Would you return every entry below without a single difference?
Start of Block
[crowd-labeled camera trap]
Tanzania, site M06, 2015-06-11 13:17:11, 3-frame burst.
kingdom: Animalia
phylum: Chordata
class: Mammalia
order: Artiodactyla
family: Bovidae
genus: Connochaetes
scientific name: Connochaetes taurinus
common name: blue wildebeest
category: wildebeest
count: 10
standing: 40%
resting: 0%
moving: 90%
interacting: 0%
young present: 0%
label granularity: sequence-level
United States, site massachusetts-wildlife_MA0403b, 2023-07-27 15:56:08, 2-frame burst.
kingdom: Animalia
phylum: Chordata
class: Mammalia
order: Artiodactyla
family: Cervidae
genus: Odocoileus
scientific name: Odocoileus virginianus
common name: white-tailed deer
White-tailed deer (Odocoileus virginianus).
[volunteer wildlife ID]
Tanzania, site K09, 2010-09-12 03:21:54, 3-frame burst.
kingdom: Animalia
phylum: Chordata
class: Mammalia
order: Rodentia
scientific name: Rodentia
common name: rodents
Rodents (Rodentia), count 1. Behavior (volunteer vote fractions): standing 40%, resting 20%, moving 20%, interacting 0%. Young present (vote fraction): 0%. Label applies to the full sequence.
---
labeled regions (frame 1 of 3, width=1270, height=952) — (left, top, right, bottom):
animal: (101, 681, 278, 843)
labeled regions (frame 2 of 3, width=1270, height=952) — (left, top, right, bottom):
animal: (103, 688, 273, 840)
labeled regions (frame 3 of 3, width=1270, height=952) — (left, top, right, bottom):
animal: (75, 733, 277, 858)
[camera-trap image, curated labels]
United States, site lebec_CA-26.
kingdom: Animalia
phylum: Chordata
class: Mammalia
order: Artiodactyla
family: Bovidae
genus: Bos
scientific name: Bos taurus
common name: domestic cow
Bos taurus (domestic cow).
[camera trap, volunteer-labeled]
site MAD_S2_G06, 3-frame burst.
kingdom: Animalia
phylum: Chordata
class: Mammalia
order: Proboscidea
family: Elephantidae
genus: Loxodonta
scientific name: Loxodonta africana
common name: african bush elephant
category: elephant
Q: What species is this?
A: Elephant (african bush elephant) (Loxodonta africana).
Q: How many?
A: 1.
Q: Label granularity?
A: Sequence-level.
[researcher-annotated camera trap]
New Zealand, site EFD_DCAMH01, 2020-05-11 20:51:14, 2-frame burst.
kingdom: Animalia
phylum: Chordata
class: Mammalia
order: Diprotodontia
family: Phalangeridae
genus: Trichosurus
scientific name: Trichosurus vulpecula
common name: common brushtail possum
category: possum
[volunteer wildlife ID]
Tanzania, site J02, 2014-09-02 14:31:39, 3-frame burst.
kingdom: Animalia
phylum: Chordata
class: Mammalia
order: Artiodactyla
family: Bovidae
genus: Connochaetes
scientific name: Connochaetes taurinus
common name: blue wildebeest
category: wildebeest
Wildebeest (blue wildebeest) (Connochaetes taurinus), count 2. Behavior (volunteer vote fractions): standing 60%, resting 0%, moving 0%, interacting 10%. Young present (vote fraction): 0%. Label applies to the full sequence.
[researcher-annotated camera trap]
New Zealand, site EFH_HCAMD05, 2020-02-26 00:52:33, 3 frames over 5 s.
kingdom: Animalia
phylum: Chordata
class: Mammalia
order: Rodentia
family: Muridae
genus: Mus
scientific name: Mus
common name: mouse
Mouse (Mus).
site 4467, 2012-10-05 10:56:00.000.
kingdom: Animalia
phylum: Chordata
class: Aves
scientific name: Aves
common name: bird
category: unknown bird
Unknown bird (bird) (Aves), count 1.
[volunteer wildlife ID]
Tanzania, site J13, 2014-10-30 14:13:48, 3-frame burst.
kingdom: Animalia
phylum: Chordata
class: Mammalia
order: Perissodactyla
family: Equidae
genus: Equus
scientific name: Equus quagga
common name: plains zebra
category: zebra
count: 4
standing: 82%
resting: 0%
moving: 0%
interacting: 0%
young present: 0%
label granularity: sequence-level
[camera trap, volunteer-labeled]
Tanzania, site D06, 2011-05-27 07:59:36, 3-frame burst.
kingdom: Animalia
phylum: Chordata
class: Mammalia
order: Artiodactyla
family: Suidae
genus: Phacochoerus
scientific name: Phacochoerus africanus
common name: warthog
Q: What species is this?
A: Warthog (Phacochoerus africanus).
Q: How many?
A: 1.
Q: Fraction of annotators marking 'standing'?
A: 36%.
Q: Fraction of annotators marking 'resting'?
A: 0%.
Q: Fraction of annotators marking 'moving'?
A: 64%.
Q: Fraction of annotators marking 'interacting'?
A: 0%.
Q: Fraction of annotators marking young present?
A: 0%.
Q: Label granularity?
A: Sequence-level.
End of Block
* **RESULT FOR THIS TASK**
[crowd-labeled camera trap]
Tanzania, site M06, 2015-06-11 13:17:11, 3-frame burst.
kingdom: Animalia
phylum: Chordata
class: Mammalia
order: Artiodactyla
family: Bovidae
genus: Connochaetes
scientific name: Connochaetes taurinus
common name: blue wildebeest
category: wildebeest
count: 10
standing: 40%
resting: 0%
moving: 90%
interacting: 0%
young present: 0%
label granularity: sequence-level
United States, site massachusetts-wildlife_MA0403b, 2023-07-27 15:56:08, 2-frame burst.
kingdom: Animalia
phylum: Chordata
class: Mammalia
order: Artiodactyla
family: Cervidae
genus: Odocoileus
scientific name: Odocoileus virginianus
common name: white-tailed deer
White-tailed deer (Odocoileus virginianus).
[volunteer wildlife ID]
Tanzania, site K09, 2010-09-12 03:21:54, 3-frame burst.
kingdom: Animalia
phylum: Chordata
class: Mammalia
order: Rodentia
scientific name: Rodentia
common name: rodents
Rodents (Rodentia), count 1. Behavior (volunteer vote fractions): standing 40%, resting 20%, moving 20%, interacting 0%. Young present (vote fraction): 0%. Label applies to the full sequence.
---
labeled regions (frame 1 of 3, width=1270, height=952) — (left, top, right, bottom):
animal: (101, 681, 278, 843)
labeled regions (frame 2 of 3, width=1270, height=952) — (left, top, right, bottom):
animal: (103, 688, 273, 840)
labeled regions (frame 3 of 3, width=1270, height=952) — (left, top, right, bottom):
animal: (75, 733, 277, 858)
[camera-trap image, curated labels]
United States, site lebec_CA-26.
kingdom: Animalia
phylum: Chordata
class: Mammalia
order: Artiodactyla
family: Bovidae
genus: Bos
scientific name: Bos taurus
common name: domestic cow
Bos taurus (domestic cow).
[camera trap, volunteer-labeled]
site MAD_S2_G06, 3-frame burst.
kingdom: Animalia
phylum: Chordata
class: Mammalia
order: Proboscidea
family: Elephantidae
genus: Loxodonta
scientific name: Loxodonta africana
common name: african bush elephant
category: elephant
Q: What species is this?
A: Elephant (african bush elephant) (Loxodonta africana).
Q: How many?
A: 1.
Q: Label granularity?
A: Sequence-level.
[researcher-annotated camera trap]
New Zealand, site EFD_DCAMH01, 2020-05-11 20:51:14, 2-frame burst.
kingdom: Animalia
phylum: Chordata
class: Mammalia
order: Diprotodontia
family: Phalangeridae
genus: Trichosurus
scientific name: Trichosurus vulpecula
common name: common brushtail possum
category: possum
[volunteer wildlife ID]
Tanzania, site J02, 2014-09-02 14:31:39, 3-frame burst.
kingdom: Animalia
phylum: Chordata
class: Mammalia
order: Artiodactyla
family: Bovidae
genus: Connochaetes
scientific name: Connochaetes taurinus
common name: blue wildebeest
category: wildebeest
Wildebeest (blue wildebeest) (Connochaetes taurinus), count 2. Behavior (volunteer vote fractions): standing 60%, resting 0%, moving 0%, interacting 10%. Young present (vote fraction): 0%. Label applies to the full sequence.
[researcher-annotated camera trap]
New Zealand, site EFH_HCAMD05, 2020-02-26 00:52:33, 3 frames over 5 s.
kingdom: Animalia
phylum: Chordata
class: Mammalia
order: Rodentia
family: Muridae
genus: Mus
scientific name: Mus
common name: mouse
Mouse (Mus).
site 4467, 2012-10-05 10:56:00.000.
kingdom: Animalia
phylum: Chordata
class: Aves
scientific name: Aves
common name: bird
category: unknown bird
Unknown bird (bird) (Aves), count 1.
[volunteer wildlife ID]
Tanzania, site J13, 2014-10-30 14:13:48, 3-frame burst.
kingdom: Animalia
phylum: Chordata
class: Mammalia
order: Perissodactyla
family: Equidae
genus: Equus
scientific name: Equus quagga
common name: plains zebra
category: zebra
count: 4
standing: 82%
resting: 0%
moving: 0%
interacting: 0%
young present: 0%
label granularity: sequence-level
[camera trap, volunteer-labeled]
Tanzania, site D06, 2011-05-27 07:59:36, 3-frame burst.
kingdom: Animalia
phylum: Chordata
class: Mammalia
order: Artiodactyla
family: Suidae
genus: Phacochoerus
scientific name: Phacochoerus africanus
common name: warthog
Q: What species is this?
A: Warthog (Phacochoerus africanus).
Q: How many?
A: 1.
Q: Fraction of annotators marking 'standing'?
A: 36%.
Q: Fraction of annotators marking 'resting'?
A: 0%.
Q: Fraction of annotators marking 'moving'?
A: 64%.
Q: Fraction of annotators marking 'interacting'?
A: 0%.
Q: Fraction of annotators marking young present?
A: 0%.
Q: Label granularity?
A: Sequence-level.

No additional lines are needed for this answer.